The system processes a single new observation, updates the cache in one forward pass, and then samples actions. This is fundamentally different from approaches that stack all past observations and run the entire stack through a vision model each step.

Benchmark highlights (qualitative summary):

Task	Memoryless Baseline	Full-History Baseline	MemoryWAM
Shell Game (real)	Failed (no cup recall)	Failed (latency too high)	Success
Long-horizon pick-and-place (sim)	Failed after ∼20 steps	Worked but high latency	Success + low latency
GPU memory footprint	Low (but fails)	High (grows linearly)	Low and constant

No exact numerical table was provided in the paper text, but the pattern is clear: MemoryWAM solves memory-dependent tasks with practical compute.

Why This Matters for Robotics

Many real-world robot tasks—like assembly, cooking, or warehouse sorting—require remembering what happened minutes ago. Current state-of-the-art vision-language-action models (VLAs) often assume the environment is Markovian (i.e., only the latest image matters), which breaks down when objects disappear behind obstacles, tools are used and set down, or sequences have dependencies separated in time.

MemoryWAM's approach is especially relevant for humanoid robots and warehouse robots that operate in complex, dynamic environments. A humanoid that can remember where it put a tool ten minutes ago doesn't need to re-scan the environment constantly. A warehouse robot that can track inventory handoffs across multiple stations benefits from persistent memory without exploding compute costs.

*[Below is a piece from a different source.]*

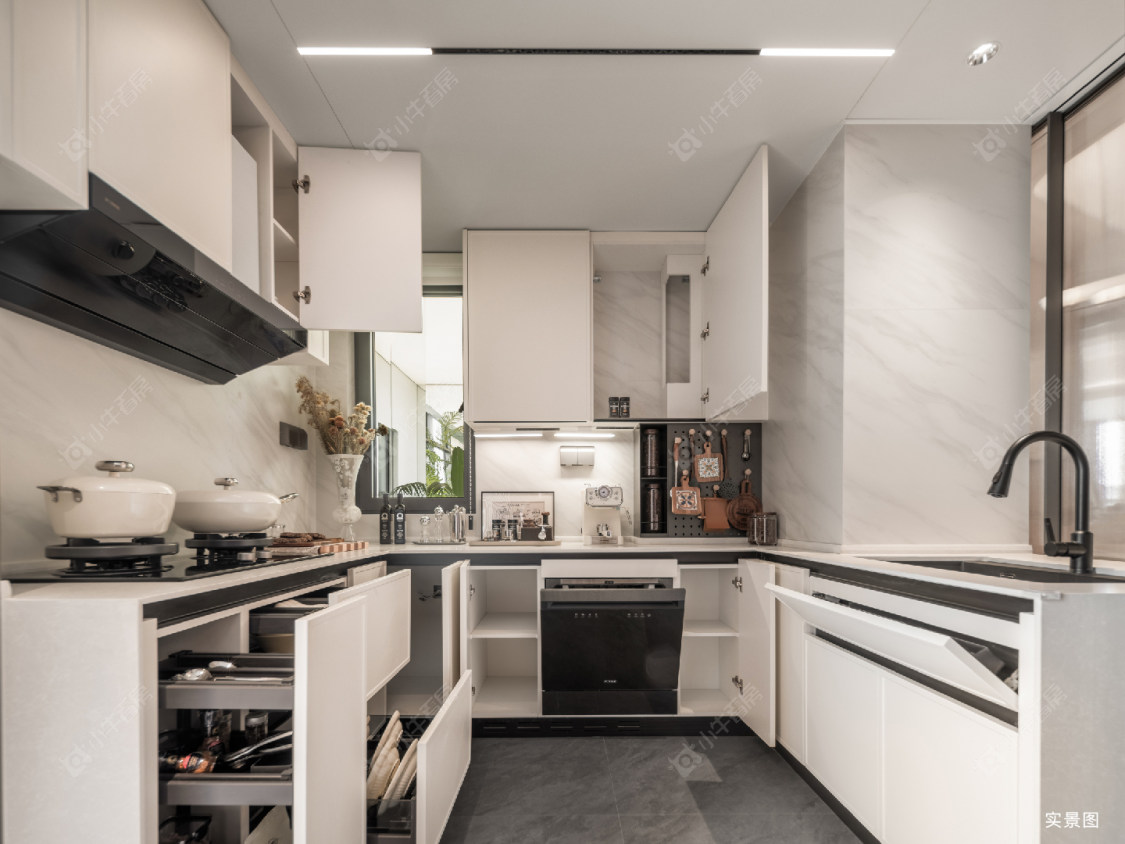 上海招商时代潮派小区_招商时代潮派小区null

The practical inference speed means MemoryWAM can run on current-generation GPUs in real-time, making it deployable on used industrial robots retrofitted with modern controllers. For companies running used cobots for assembly tasks with long sequences, this memory-efficient architecture could enable automation of tasks that previously required human oversight.

Limitations and Open Questions

MemoryWAM inherits the fundamental limitations of video diffusion models: they struggle with high-level semantic reasoning and abstract task planning. The paper suggests that future work could combine MemoryWAM's memory system with a "System 2" reasoning model (like large language models) to handle tasks requiring logic, math, or natural language understanding.

Another open question is scalability: how well does the gist token compression work for tasks lasting hours or days? The experiments covered minutes-long tasks. The anchor frame selection policy (when to save an anchor) is hardcoded; learning this selection online could improve generalisation.

Finally, MemoryWAM was tested only on a single dual-arm platform with parallel grippers. Deploying on different robot morphologies or with dexterous hands may require retuning the memory configuration.

Frequently Asked Questions

What makes MemoryWAM different from earlier world action models? Earlier models either had no memory (failing on long-horizon tasks) or stored every past frame (becoming slow and memory-heavy). MemoryWAM uses a hybrid approach with a fixed-size memory that compresses history into anchor frames and gist tokens.

Does MemoryWAM require special hardware? No—it ran on standard GPUs in the experiments. The memory design is software-only and compatible with any robot that uses camera images and joint-level action outputs.

What tasks is MemoryWAM best suited for? Tasks where the robot must remember events that happened more than a few seconds ago, such as object tracking (Shell Game), multi-step assembly with occluded items, or long pick-and-place sequences.

Can MemoryWAM be combined with a language model for instruction following? The paper mentions that as future work. The current model accepts a task description as conditioning, but does not integrate a separate language reasoning loop.

Conclusion

MemoryWAM solves a critical bottleneck in long-horizon robotic manipulation: how to remember the past without paying the full computational price. By combining a sliding window, anchor frames, and compressed gist tokens, it achieves superior performance on memory-dependent tasks with real-time inference speeds. This brings world action models one step closer to practical deployment in factories and homes.